Neat trees! Where do you buy Caspia plants? If they are living plants, how do you keep them from shedding once they are dried?

Thanks, 
D.A.


----------



## JPIII (Jun 24, 2012)

Model Train Structures said:


> Neat trees! Where do you buy Caspia plants? If they are living plants, how do you keep them from shedding once they are dried?
> 
> Thanks,
> D.A.


Thanks.
I buy "bouquets" of dried Caspia at Michael's.....a local arts/crafts store (I think they are a national chain). The nice thing about Caspia is it really hangs in there after drying. A large bundle is reasonably priced....less than 10 bucks, IIRC. There is enough of it in a bouquet to make ya sick of making trees........best if taken in low doses over a long period of time.

Michael's also carries paint.....a large selection of water based that will keep one away from
the outragous prices at your local model train store.

I've been slacking off on picture "details" for this thread. I'll get on that.


----------



## JPIII (Jun 24, 2012)

I came to visit your site.......didn't see anyone.

Nice stuff in the *sold* section. I'm in the market for a mill town of the 20's era. I do have trouble finding time to build one. I just lost an evilbay scramble for 11 buildings.....I'll bring more horse power........if I ever get another chance.

Speaking of markets. 
There is a market for big trees......dunno how big. The challenge is the price point.
I've seen them advertised for 50 bucks per tree....a 24 inch jobbie....seems like I'm not the only one that finds them time consuming to produce. (I ain't selling any of mine). I'm old enough to remember making 2 bucks an hour. Inflation makes it even less attractive now days. Shipping one cross country would make packaging a large expense.


----------



## JPIII (Jun 24, 2012)

Some details.
I drill holes in the trunk for branchs. 2 holes 90 deg apart makes room for 4 limbs when the dia of the trunk is 1/4" or greater.....less dia than that? You're on your own.
Pin drills of various sizes chucked up in a 18V drill motor. I make a sharp point ont he bit with the grinder which keeps the drill bit from slipping off the radius.


----------



## JPIII (Jun 24, 2012)

Caspia.
Here's about a 2/3 of a bouquet.









This gets messy.


----------



## JPIII (Jun 24, 2012)

About half way through the limb part. I am going to make the foliage more narrow than in the past. Also going to brown up the trunk some.


----------



## MtRR75 (Nov 27, 2013)

JPIII said:


> All flocked up.


The dead branches at the bottom of the crown are a nice, realistic touch. When trees in crowded conditions, the lower branches will get shaded out, die and eventually be shed.


----------



## JPIII (Jun 24, 2012)

Yes, I have to add more dead branches using the natural color of the caspia. The few lower branches at present are alive but not doing well. Some more trunk coloration first.


----------



## KAL5 (Sep 4, 2011)

looks like a lot of work goes into making them They look Great !


----------



## JPIII (Jun 24, 2012)

KAL5 said:


> looks like a lot of work goes into making them They look Great !


I'm glad you like them.
I'm doing a run of 6. It seems to be going a bit quicker......which ain't saying much. Which is quicker, a snail or a slug...... then again, who cares?
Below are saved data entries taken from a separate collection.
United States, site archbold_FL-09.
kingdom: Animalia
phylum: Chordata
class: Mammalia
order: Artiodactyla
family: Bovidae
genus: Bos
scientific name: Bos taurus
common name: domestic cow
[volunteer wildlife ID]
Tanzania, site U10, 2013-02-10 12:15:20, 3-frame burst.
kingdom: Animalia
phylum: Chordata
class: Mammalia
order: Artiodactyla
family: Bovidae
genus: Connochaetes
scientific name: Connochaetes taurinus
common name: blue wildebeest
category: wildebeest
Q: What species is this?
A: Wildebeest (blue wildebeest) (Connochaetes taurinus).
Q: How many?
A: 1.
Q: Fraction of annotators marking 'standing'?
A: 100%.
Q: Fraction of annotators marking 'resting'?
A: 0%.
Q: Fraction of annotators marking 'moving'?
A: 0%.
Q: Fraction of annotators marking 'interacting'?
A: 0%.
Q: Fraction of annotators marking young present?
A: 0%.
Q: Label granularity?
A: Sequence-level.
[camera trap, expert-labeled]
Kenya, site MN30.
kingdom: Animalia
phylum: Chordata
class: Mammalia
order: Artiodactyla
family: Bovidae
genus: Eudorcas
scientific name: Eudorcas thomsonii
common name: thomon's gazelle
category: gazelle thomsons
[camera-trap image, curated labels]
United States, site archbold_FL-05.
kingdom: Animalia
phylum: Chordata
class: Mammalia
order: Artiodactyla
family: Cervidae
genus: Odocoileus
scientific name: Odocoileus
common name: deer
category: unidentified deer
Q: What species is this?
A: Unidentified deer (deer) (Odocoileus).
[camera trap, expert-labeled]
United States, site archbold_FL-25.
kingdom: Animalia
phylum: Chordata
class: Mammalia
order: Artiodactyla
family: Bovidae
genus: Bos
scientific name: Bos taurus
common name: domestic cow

I have found a few methods to speed up the process.


----------



## JPIII (Jun 24, 2012)

The tree on the left is getting real colse to what I want......maybe good enough.These are about 25 inches tall......27 is a scale 200 feet.....just happen to have a trunk ready in that size.
Gotta fool with the trunk coloration a bit more.


----------



## traction fan (Oct 5, 2014)

*Thanks,& centering*



JPIII said:


> I can do up to a 1/2 inch dowel in my Dewalt drill motor. Your're right, it works great. A 5/8" or larger dia is more of a problem. That nail (deck screw, actually) in the butt comes into play then. Getting that nail installed concentric to the trunk is damn near impossible.....a wrestling match insues......


JPIII;

First of all thank you for your prompt response. The type of trees you show being made have been called "Jack Work trees" as I said in my post. This name(and I'm sure there are many others) probably comes from an early modeler who first published the method.
I remember seeing his article in an ancient Model Railroad Craftsman Magazine.
Yes, the method yields beautiful trees, but yes, their a royal P.I.T.A. to make. I also tried, unsuccessfully to buy some of the "Mimosa Asparagus Fern" that I once used to make branches for this type of tree making.
No dice at Walmart, or Home Depot's garden section. I'll probably need to check with a real nursery. 
There is a tool, used by machinists, to find the exact center of any stock they want to turn in a lathe. I have a mini version that came with my Unimat toy lathe. It is quite a simple tool and you should be able to make one easily. First, think of a framing square. This is the large, "L" shaped, no moving parts, type used by carpenters when framing a house. Now shrink that same flat "L" shape down to a 2"-6" flat corner bracket sold by Home Depot.
To make a centering tool, just add a straight piece of flat bar stock on top; that has one side aligned with the exact middle of the "L"s 90 degree angle. This top piece should go off at an exact 45' angle. That's it. Tool's done.
To use it, take that tree trunk dowel and nestle it down tightly into the 90' angle. Now trace a pencil line along the 45' piece. Rotate the whole tool about 90' and draw a second line. Where the two lines cross, will be the exact center.
Hope that helps you with your tree making, as you have helped mine.

again thanks;

Traction Fan


----------



## CTValleyRR (Jul 26, 2014)

Micromark sells one, too, if you'd rather not make it.


----------



## MeCasa (Nov 16, 2007)

For barking, try putting a metal brush on a drill and lightly roughing the wood up. Not sure it will work but.................


----------